Support Vector Machines
As for SVM, our model has an accuracy of 74.6 ± 0.3% and an F1 score of 74.2 ± 0.1%. This is surprising since that SVM is the most suitable option for handling non-linearly separable datasets. We have attempted to tune the SVM model through pipelining and bagging, but we have observed that the default model performs the best.
Conclusion
Initially at the midterm checkpoint, the team saw an accuracy of around 63%. Now that we have added the set of team2 tempo-free statistics and normalized our data, we have observed a dramatic increase in accuracy of about 75%, with our highest performing model being Logistic Regression’s accuracy of 75.0%. Overall, we have found that the simple and computationally efficient discriminitive models performed the best. However, we have observed that the accuracy of the models is relatively consistent across all three models, which indicates that the models are not exhibiting any bias and are performing consistently across all selected features. We were initially surprised to note that SVM did not perform as strongly as we had hypothesized, since SVM is the most suitable option for handling non-linearly separable datasets. However, this seems to make sense since the dataset is relatively linearly separable, as shown in the PCA visualization. In the future, we would like to explore other models such as Random Forests and Neural Networks to see if we can achieve a higher accuracy. Additionally, we would like to explore other methods of preprocessing the data, such as using a different number of PCA components or using a different method of dimensionality reduction.
Proposed Timeline
Contribution Table
| Contributor | Task |
|---|---|
| Alvin Fabrio | Managed team logistics, created Gantt chart, and assisted members in performing their tasks. Prepared the presentation and one of the members that performed it. Contributed to the midterm report by conducting analysis on the output of the utilized models and generated the results and discussions. Performed hyperparameter tuning and improving performance for SVM. |
| Phillip Kim | Wrote the introduction/background and problem definition. Researched articles to provide details about the background of the NCAA and statistics of already existing predictive models for the sport. Contributed to the midterm report by writing the results/discussions and generating the confusion matrices. Performed deeper analysis of how to improve the models and dataset using PCA. |
| Jerred Chen | Provided the techniques to train our model and methods for data classification. Also went in depth about the details of the potential results, discussing how we will be able to measure the accuracy of our model. Contributed to the midterm report by writing the jupyter notebook to train the 3 different models. Performed feature engineering to improve the dataset and subsequently model performances. |
| Jun Yi Chuah | Researched many of the articles used in the background and problem definition. Also assisted with writing the potential results and discussion with the researched articles. Contributed to the midterm report by creating the PCA visualization and embedding it in the report. Also helped write portions of the results/discussion. Improved the performance of logistic regression and created a heatmap of the PCA loadings. |
| Alexa Hanna | Created the contribution table and powerpoint presentation. Filled in each member’s contribution within the table and also filled in most of the information within the presentation. Also one of the presenters for the proposal video. Contributed to the midterm report by assisting with data collection and writing the data collection section. Created the presentation and video for the final report. |
References
[1] R. P. Bunker and F. Thabtah, “A machine learning framework for sport result prediction,” Applied Computing and Informatics, vol. 15, no. 1, pp. 27–33, Jan. 2019, doi: https://doi.org/10.1016/j.aci.2017.09.005.

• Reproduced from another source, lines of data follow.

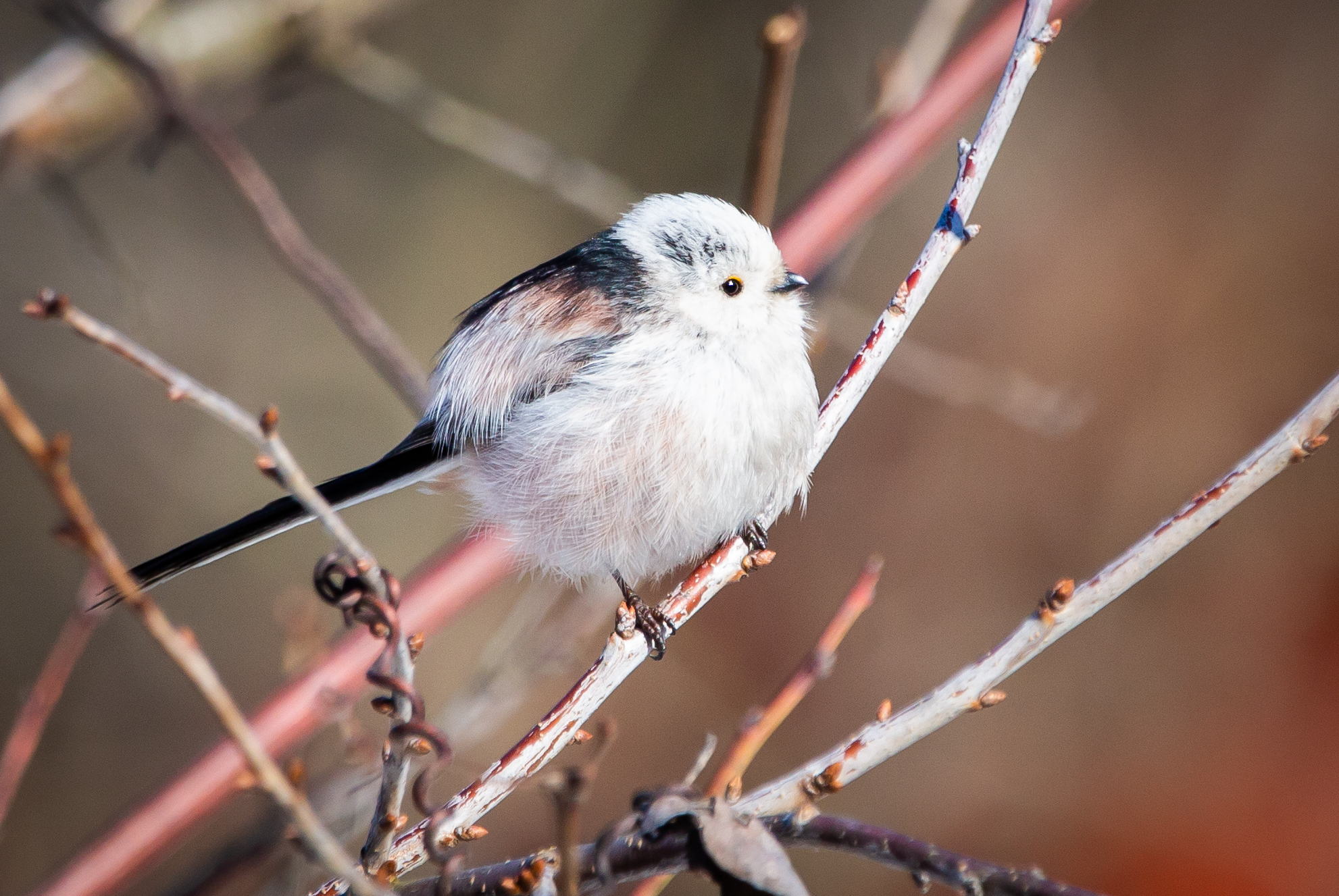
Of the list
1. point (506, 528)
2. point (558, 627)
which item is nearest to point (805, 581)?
point (558, 627)

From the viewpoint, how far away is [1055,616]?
1188 mm

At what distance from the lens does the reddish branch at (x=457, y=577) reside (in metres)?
1.33

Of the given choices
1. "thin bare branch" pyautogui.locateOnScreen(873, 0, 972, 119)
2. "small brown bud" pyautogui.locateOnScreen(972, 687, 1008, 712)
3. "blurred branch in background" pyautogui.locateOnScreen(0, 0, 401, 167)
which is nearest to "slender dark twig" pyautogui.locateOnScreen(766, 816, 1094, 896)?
"small brown bud" pyautogui.locateOnScreen(972, 687, 1008, 712)

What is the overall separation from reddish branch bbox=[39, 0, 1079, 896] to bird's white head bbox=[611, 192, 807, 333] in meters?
0.07

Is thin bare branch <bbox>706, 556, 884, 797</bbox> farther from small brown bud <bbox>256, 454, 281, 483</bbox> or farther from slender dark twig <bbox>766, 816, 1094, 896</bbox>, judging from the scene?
small brown bud <bbox>256, 454, 281, 483</bbox>

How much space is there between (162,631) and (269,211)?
1066 mm

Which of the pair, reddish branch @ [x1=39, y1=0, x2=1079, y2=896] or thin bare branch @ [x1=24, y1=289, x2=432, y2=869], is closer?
thin bare branch @ [x1=24, y1=289, x2=432, y2=869]

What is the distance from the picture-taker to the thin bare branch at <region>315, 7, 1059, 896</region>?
120 cm

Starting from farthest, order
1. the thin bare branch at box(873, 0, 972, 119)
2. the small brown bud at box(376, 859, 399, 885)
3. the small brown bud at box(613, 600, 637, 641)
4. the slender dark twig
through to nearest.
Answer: the thin bare branch at box(873, 0, 972, 119) → the small brown bud at box(613, 600, 637, 641) → the small brown bud at box(376, 859, 399, 885) → the slender dark twig

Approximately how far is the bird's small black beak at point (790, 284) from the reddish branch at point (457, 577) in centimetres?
2

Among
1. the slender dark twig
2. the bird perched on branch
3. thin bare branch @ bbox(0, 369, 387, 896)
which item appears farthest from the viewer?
the bird perched on branch

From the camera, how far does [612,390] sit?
6.03 ft

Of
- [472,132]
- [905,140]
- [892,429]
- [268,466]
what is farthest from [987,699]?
[892,429]

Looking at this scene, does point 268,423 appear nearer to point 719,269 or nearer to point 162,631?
point 162,631
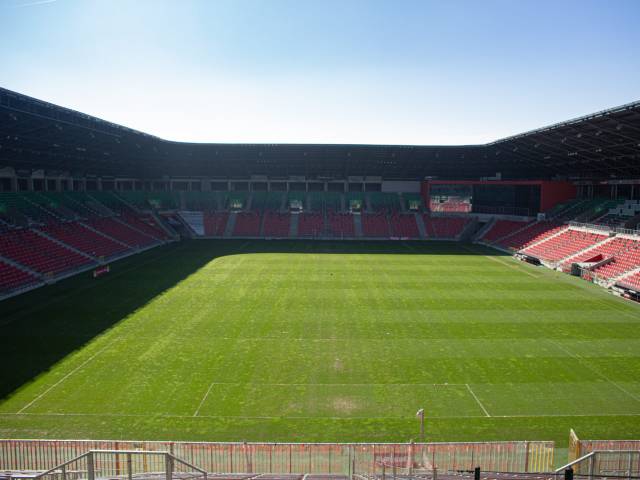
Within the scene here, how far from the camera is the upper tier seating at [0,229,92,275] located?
3278cm

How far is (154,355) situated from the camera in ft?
62.9

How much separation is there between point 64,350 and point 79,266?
19008mm

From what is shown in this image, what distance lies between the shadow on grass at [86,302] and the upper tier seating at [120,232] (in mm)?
2410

[2] G. Fialho, A. Manhães, and J. P. Teixeira, “Predicting sports results with Artificial Intelligence – A proposal framework for soccer games,” Procedia Computer Science, vol. 164, pp. 131–136, 2019.
[3] S. Jain and H. Kaur, “Machine learning approaches to predict basketball game outcome,” 2017 3rd International Conference on Advances in Computing,Communication & Automation (ICACCA) (Fall), Dehradun, India, 2017, pp. 1-7, doi: 10.1109/ICACCAF.2017.8344688.